Not even search engine giant Google is immune from putting out a few products that don't spark any interest. On various Google blogs Wednesday, Google said it will be migrating or moving some products that never caught on the same way Gmail or Google Documents have. On the chopping block are Jaiku, Dodgeball.com, Mashup Editor, Catalog Search, Google Notebook and Google Video.
The first project to take the hit is Jaiku, a type of microblogging service. The plans to roll Jaiku over to the Google App Engine were laid out by Vic Gundotra, vice president of engineering for Google, on the Official Google Code Blog.
"As we mentioned last April, we are in the process of porting Jaiku over to Google App Engine," wrote Gundotra. "After the migration is complete, we will release the new open-source Jaiku Engine project on Google Code under the Apache license. While Google will no longer actively develop the Jaiku code base, the service itself will live on thanks to a dedicated and passionate volunteer team of Googlers."
The salient point here is that Jaiku will no longer be supported by Google, with the company preferring to roll it up into the Google App Engine. That means developers will still be able to use the code but shouldn't expect any new additions or support from Google.
Also getting subsumed by the Google App Engine is Mashup Editor, which is currently in a private beta.
"Existing Mashup Editor applications will stop receiving traffic in six months, and we hope you will join our team in making the exciting transition to App Engine," Gundotra wrote.
In the same post, Gundotra bids farewell to Dodgeball.com, Google's mobile social networking service that allows users to upload their location with friends via text.

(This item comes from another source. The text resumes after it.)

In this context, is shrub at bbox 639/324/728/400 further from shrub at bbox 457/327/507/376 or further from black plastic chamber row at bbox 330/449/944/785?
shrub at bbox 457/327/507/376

The service just never really caught on.
"We have decided to discontinue Dodgeball.com in the next couple of months, after which this service will no longer be available. We will communicate the exact time frame shortly," Gundotra wrote.
Google is also pulling the plug on its eight-year-old Catalog Search, the precursor to Google Book Search. Writing on the Google Book Search Blog, Punit Soni, product manager, waxes poetic about days in a small closet, scanning catalogs, noting that Catalog Search taught the company a lot and made getting Book Search off the ground much easier. Still, it was never a popular program, and Google is pulling the plug.

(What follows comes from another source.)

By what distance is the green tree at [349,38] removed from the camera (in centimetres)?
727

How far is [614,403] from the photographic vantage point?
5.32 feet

"So tomorrow, we're bidding it a fond farewell and focusing our efforts to bring more and more types of offline information such as magazines, newspapers and of course, books, online," wrote Soni.

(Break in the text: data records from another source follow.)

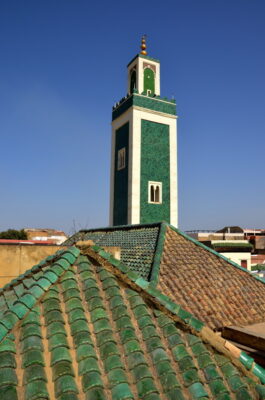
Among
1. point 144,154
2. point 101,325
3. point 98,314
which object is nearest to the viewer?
point 101,325

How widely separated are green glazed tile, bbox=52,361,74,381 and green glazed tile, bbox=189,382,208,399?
0.87 meters

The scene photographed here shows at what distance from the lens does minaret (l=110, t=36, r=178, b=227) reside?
772 inches

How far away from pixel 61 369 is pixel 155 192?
721 inches

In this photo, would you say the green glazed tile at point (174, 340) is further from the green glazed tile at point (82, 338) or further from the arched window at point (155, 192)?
the arched window at point (155, 192)

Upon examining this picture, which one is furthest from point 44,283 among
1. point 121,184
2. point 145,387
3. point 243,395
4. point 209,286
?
point 121,184

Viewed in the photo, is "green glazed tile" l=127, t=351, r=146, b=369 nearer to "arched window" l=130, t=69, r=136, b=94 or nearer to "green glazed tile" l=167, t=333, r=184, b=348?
"green glazed tile" l=167, t=333, r=184, b=348

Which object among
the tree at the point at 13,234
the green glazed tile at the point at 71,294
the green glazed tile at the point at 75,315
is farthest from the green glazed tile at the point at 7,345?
the tree at the point at 13,234

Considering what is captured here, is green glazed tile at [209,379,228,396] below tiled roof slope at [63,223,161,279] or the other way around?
below

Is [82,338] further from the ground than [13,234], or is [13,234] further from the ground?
Answer: [82,338]

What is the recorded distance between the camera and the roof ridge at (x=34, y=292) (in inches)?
93.8

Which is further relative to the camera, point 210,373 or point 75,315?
point 75,315

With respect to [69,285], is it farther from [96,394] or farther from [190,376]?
[190,376]

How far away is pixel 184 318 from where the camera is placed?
2.78 metres

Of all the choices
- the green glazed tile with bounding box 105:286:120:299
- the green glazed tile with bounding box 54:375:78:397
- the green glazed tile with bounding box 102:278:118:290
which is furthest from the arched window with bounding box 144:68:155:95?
the green glazed tile with bounding box 54:375:78:397
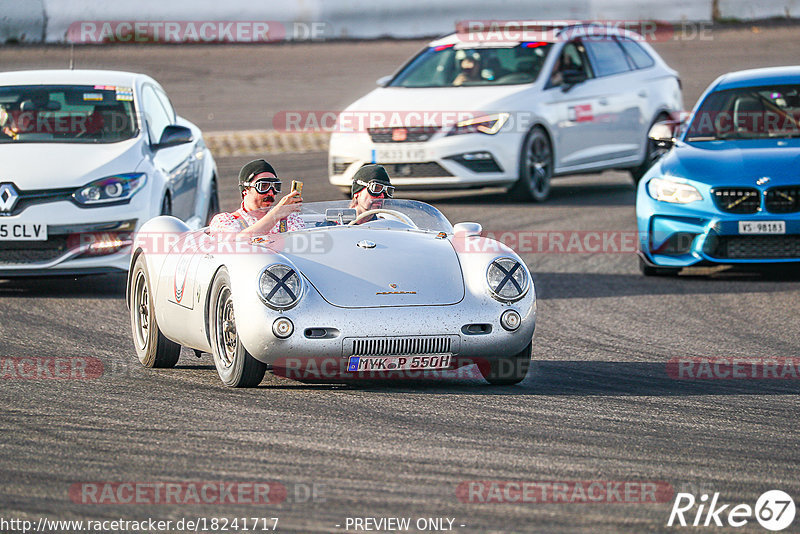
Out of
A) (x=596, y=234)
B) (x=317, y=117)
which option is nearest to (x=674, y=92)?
(x=596, y=234)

Google is also stopping active development on Google Notebook, according to Raj Krishnan, product manager, Google Notebook. Writing on the Google Notebook Blog, Krishnan says the move is so that the company can continue to focus on technologies that will yield the best results.
"Starting next week, we plan to stop active development on Google Notebook," wrote Krishnan. "This means we'll no longer be adding features or offer Notebook for new users."
However, Google will continue to support users who have already signed up for the service but will no longer support Notebook Extension. Instead, the Notebook team will focus on SearchWiki, Google Docs, tasks in Gmail and Google bookmarks.
Finally, Google Video will stop accepting uploads in a few months, said the Google Video Blog. Previously uploaded hosted content will not be removed, but users will no longer be able to add any videos to the service, wrote Michael Cohen, product manager for Google Video.
"We've always maintained that Google Video's strength is in the search technology that makes it possible for people to search videos from across the Web, regardless of where they may be hosted," wrote Cohen. "And this move will enable us to focus on developing these technologies further to the benefit of searchers worldwide."